Napoli – Il crollo del soffitto in una facoltà di Ingegneria a Napoli è un segnale d’allarme che non possiamo ignorare. Più che un semplice incidente, è il sintomo di un problema ben più grande: la mancanza cronica di manutenzione nei nostri edifici, siano essi pubblici o privati. Ogni giorno, viviamo e lavoriamo in strutture che, se trascurate, possono diventare pericolose”.
È quanto afferma Antonio Cerbone, tesoriere dell’Ordine degli Architetti di Napoli e provincia e coordinatore regionale del CAR (Coordinamento attività regionali) della Struttura tecnica nazionale (STN) della Protezione civile.
“Prendersi cura degli edifici non è solo una questione tecnica, ma un atto di responsabilità verso chi li abita. La manutenzione, sia ordinaria che straordinaria, non è un lusso, ma una necessità per garantire sicurezza e durabilità.
Quando un edificio viene lasciato senza interventi adeguati, il tempo e gli agenti atmosferici fanno il loro corso, portando a conseguenze anche drammatiche. Un’infiltrazione d’acqua oggi può diventare una minaccia domani, compromettendo la stabilità di solai e strutture”, dice Cerbone.
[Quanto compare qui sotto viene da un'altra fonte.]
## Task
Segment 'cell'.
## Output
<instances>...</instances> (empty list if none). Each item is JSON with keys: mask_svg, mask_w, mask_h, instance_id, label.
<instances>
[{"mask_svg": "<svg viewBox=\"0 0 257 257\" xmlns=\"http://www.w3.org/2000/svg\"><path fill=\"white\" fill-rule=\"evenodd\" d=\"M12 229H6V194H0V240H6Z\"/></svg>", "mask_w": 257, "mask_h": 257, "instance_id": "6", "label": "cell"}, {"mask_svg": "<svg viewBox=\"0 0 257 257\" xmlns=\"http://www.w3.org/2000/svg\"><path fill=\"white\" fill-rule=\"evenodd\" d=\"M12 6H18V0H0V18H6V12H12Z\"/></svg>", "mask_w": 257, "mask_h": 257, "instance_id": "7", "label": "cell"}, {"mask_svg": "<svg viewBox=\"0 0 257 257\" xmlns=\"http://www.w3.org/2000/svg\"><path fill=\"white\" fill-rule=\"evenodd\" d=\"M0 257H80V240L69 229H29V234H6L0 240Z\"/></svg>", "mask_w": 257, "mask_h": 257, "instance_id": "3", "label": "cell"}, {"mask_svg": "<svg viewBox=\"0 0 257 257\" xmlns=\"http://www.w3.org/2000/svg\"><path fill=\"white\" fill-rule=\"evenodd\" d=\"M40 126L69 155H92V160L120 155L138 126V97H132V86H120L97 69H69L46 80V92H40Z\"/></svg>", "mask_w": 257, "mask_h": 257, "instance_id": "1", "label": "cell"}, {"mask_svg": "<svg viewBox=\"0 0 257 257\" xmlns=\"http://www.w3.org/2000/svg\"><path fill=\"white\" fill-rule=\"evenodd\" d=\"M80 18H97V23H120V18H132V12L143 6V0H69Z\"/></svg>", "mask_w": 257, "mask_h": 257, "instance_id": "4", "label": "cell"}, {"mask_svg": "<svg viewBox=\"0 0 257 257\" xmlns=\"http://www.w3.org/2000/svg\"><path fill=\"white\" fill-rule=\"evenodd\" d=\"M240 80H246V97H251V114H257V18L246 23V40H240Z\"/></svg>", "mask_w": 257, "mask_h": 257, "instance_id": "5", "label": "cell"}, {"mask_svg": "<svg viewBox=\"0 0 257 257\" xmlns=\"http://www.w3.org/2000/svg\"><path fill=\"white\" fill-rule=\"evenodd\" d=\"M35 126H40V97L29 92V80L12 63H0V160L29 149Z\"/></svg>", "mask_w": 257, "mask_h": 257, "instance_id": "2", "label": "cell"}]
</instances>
“Di fronte a eventi come questo – continua – è giusto chiedersi di chi è la responsabilità. Proprietari, progettisti, costruttori e istituzioni hanno tutti un ruolo nella gestione e nella manutenzione degli edifici. La legge stabilisce obblighi precisi, come la responsabilità dell’appaltatore per dieci anni dopo la costruzione, ma non possiamo limitarci a rispettare le scadenze imposte dalle norme. Dobbiamo cambiare mentalità.
Serve una cultura della prevenzione, fatta di controlli regolari e interventi tempestivi. Perché la sicurezza non è un costo da tagliare, ma un investimento per il futuro. Ogni edificio curato e mantenuto è una garanzia per chi lo vive, per chi ci lavora, per chi vi studia. Ignorare questo significa mettere a rischio non solo il nostro patrimonio edilizio, ma anche la vita delle persone”.
“Ed è proprio con questa consapevolezza – conclude il tesoriere dell’Ordine degli architetti – che si organizzano iniziative come “Arriva Zio Terry – La mia casa è sicura”, in programma martedì 18 marzo 2025 all’I.C. 3 Karol Wojtyla di Arzano. Promossa dall’Ordine degli Architetti di Napoli, l’iniziativa è pensata per sensibilizzare i bambini sul rischio sismico e sull’importanza della sicurezza delle loro case e scuole.
Dopo i saluti della dirigente Maria Raspaolo, del sindaco Vincenza Aruta e dell’assessore all’istruzione Chiara Guida, esperti del settore – con me Giuseppe Graniero, Dora Bennio, Francesco Greco e Francesco Donniacono – terranno lezioni interattive per spiegare ai più piccoli come si comportano gli edifici durante un terremoto.
Educare le nuove generazioni alla sicurezza è fondamentale per costruire una società più consapevole e responsabile. Perché la prevenzione parte dalla conoscenza, e non è mai troppo presto per imparare a proteggere noi stessi e il nostro ambiente”.